Leuchtenburg’s new biography of Hoover would be welcome at any time in our history because it gives a balanced account of his life and his complex character as well as the actual role he played in the events leading up to the 1929 stock market crash (a few months after he took office) and the economic crisis that followed.
    {mosimage}As the two quotes at the beginning of this column suggest, Leuchtenburg’s book is an incredibly timely account of the Hoover’s administration’s largely ineffective responses to a breakdown of the financial system. It is timely because it could give us some guidance about what might or might not work in responding to today’s challenges.
    For instance, what did not work for Hoover, and has not worked so far in responding to the current crisis, is simply pouring money into banks and the financial system without insuring that the banks put the money to work by opening the credit lines.
    Although Leuchtenburg, like most historians, does not hold Hoover responsible for causing the Great Depression, he shows why Hoover’s response to the crisis was a failure. That failure was not simply an unwillingness to use government resources to pump life into the nation’s economy. In fact, as Leuchtenburg shows, Hoover not only pushed for the Reconstruction Finance Corporation with authority to make big loans to banks, but he also promoted other government initiatives that some historians have characterized as precursors of Franklin Roosevelt’s New Deal. But these actions were a “bad-tasting pill” for Hoover, and he never had any enthusiasm for activist government.
Hoover’s primary failure was leadership. In Leuchtenburg’s words, Hoover was not an “effective galvanizer.”
    Why was he not the kind of leader the nation needed?
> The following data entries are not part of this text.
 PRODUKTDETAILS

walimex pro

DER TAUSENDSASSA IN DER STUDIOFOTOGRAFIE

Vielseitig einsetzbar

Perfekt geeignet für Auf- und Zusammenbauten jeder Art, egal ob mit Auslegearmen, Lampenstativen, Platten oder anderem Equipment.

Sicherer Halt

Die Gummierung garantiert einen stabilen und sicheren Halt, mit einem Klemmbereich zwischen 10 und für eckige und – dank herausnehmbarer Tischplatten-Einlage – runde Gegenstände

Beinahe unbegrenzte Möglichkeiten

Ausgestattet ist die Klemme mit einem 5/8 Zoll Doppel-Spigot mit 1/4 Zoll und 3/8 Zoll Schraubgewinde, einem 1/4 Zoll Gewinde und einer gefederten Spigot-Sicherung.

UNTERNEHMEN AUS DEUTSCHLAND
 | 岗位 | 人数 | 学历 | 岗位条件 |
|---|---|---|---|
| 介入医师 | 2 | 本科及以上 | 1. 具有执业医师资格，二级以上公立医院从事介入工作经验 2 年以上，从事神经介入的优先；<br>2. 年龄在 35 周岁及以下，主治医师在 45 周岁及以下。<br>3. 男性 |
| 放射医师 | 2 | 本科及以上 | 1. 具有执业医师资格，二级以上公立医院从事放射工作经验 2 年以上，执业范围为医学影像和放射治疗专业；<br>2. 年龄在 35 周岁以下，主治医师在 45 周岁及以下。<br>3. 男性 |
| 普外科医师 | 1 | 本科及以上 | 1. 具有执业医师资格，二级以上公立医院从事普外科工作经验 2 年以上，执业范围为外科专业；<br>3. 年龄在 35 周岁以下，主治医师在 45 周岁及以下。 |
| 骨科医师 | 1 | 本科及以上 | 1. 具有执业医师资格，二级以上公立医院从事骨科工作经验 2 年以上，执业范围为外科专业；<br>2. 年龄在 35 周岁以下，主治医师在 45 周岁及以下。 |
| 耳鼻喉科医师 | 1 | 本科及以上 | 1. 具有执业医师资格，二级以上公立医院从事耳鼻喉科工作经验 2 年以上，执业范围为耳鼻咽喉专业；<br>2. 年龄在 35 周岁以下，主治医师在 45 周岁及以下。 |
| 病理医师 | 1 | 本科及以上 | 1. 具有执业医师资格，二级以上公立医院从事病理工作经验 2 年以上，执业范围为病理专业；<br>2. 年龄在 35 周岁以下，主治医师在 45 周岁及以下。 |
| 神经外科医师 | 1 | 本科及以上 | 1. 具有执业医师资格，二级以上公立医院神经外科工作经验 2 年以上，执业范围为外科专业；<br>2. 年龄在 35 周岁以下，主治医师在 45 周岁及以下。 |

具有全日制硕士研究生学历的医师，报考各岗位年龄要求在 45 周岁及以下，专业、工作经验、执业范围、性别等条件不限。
Leuchtenburg’s engaging account of Hoover’s life shows its readers how he could be a very successful businessman and brilliant organizer of humanitarian efforts and still be ill equipped to mobilize, inspire, and lead a nation in trouble.
    Here is just one example from Leuchtenburg. After describing Hoover’s early days as a very successful mining engineer and businessman in Australia, Leuchtenburg points out that, nevertheless, “Hoover’s frigid demeanor and his Yankee brag earned him as much animosity as his hard-nosed procedures.
    Many found him abrasive, abrupt, and overbearing as well as solitary. … He was without humor and, so far as anyone could tell, without emotion. He had few, if any, friends who were equals — then, and for the rest of his days.”
For a leader with a warm demeanor and the people skills, the country would have to wait for Hoover’s successor, Franklin Roosevelt.
    But you should not wait to read this entertaining and very timely study of an often overlooked and misunderstood president.